Instructions for the task: Render the data from its first line through the line containing "Answer: the pebble", both included, as a JSON list of strings with one string per line and blank lines omitted.
▶
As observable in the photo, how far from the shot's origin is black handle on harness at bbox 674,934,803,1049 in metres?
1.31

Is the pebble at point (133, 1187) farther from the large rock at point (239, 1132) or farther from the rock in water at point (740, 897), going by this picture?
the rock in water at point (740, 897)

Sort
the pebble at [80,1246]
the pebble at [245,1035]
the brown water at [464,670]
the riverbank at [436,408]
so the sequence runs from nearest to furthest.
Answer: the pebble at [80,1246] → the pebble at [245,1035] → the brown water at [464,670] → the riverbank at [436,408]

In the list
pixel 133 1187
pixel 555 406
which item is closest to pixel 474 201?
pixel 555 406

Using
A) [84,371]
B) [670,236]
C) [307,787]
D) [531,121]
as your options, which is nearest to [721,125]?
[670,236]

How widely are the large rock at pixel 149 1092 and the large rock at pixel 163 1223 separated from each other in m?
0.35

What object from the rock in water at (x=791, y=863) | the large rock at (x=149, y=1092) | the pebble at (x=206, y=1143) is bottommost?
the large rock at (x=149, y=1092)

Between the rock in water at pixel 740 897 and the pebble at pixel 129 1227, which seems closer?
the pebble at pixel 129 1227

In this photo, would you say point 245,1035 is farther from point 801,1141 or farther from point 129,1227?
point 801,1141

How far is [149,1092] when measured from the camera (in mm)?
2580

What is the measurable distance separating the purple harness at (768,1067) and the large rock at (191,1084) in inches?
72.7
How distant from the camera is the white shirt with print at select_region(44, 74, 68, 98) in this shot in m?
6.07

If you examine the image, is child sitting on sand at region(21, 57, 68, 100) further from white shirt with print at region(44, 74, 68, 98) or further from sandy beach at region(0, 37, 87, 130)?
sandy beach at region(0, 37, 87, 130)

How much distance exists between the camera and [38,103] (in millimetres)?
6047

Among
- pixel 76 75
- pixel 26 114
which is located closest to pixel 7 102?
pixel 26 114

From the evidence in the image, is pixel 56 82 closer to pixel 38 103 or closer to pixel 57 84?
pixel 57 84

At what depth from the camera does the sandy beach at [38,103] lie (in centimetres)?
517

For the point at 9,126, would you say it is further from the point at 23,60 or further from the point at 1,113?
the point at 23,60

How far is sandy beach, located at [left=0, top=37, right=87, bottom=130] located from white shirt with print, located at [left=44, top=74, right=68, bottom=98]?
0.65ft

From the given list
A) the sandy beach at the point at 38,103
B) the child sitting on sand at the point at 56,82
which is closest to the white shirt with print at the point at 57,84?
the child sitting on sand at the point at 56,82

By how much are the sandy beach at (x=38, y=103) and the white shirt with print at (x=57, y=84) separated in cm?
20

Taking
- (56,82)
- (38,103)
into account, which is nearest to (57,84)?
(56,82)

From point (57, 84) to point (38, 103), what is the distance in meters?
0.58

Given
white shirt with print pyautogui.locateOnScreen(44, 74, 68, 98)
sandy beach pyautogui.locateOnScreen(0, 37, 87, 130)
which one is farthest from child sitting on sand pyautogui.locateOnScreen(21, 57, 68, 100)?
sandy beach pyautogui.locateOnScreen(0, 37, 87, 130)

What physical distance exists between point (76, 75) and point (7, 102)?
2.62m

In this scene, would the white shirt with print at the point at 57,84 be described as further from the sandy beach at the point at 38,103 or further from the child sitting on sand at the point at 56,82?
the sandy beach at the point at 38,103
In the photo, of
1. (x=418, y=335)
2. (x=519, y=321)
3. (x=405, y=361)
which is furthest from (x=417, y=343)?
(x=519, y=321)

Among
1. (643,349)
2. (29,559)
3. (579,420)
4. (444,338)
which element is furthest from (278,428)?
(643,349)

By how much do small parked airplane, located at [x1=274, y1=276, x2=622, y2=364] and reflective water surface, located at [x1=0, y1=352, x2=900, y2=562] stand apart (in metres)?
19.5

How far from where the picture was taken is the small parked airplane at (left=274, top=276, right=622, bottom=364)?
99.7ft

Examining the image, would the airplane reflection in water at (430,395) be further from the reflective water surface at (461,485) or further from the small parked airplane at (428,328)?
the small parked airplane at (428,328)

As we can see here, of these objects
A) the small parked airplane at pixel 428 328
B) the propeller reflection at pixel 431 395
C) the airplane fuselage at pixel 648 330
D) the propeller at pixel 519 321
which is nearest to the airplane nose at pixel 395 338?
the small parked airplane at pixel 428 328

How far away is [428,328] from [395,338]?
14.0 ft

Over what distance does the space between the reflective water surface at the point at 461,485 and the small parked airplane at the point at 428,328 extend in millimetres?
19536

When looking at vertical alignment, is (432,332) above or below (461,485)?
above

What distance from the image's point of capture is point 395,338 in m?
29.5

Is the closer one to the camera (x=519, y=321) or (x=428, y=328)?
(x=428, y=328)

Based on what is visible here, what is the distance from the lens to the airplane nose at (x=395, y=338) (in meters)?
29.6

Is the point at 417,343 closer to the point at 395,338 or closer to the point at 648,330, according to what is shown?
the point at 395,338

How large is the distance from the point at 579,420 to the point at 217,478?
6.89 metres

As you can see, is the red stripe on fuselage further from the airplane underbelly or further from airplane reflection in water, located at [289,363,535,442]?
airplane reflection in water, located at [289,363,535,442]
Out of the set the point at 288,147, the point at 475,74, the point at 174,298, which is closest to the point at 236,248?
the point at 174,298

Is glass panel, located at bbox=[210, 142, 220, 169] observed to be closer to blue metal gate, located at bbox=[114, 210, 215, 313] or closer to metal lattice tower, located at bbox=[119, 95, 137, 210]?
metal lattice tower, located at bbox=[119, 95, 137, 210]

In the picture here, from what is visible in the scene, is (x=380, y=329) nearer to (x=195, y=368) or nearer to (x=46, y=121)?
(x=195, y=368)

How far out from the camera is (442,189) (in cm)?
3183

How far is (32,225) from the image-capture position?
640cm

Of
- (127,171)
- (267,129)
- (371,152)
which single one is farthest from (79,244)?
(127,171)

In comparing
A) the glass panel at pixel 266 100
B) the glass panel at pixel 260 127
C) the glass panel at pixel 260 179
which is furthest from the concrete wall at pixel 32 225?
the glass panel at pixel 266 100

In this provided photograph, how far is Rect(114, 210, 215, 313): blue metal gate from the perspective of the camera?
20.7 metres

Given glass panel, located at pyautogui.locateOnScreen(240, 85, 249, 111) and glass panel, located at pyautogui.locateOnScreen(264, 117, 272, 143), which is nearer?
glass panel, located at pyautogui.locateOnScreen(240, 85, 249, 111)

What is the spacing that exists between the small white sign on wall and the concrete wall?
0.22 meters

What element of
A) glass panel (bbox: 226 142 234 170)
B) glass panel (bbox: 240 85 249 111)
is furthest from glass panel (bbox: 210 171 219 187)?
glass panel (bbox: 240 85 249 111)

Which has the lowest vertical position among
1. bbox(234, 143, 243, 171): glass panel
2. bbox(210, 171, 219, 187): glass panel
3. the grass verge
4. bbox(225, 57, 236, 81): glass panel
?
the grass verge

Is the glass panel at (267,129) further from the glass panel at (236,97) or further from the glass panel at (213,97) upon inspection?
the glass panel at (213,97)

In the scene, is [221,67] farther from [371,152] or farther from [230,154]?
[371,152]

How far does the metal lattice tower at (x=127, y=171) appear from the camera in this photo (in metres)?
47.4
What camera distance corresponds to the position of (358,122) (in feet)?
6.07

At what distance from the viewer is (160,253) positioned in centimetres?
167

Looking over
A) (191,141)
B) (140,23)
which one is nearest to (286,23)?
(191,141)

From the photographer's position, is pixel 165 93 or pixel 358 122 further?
◀
Answer:
[
  "As observable in the photo, how far from the shot's origin is black handle on harness at bbox 674,934,803,1049 in metres?",
  "1.31",
  "Is the pebble at point (133, 1187) farther from the large rock at point (239, 1132) or farther from the rock in water at point (740, 897), going by this picture?",
  "the rock in water at point (740, 897)",
  "Sort",
  "the pebble at [80,1246]",
  "the pebble at [245,1035]",
  "the brown water at [464,670]",
  "the riverbank at [436,408]",
  "so the sequence runs from nearest to furthest.",
  "Answer: the pebble at [80,1246] → the pebble at [245,1035] → the brown water at [464,670] → the riverbank at [436,408]"
]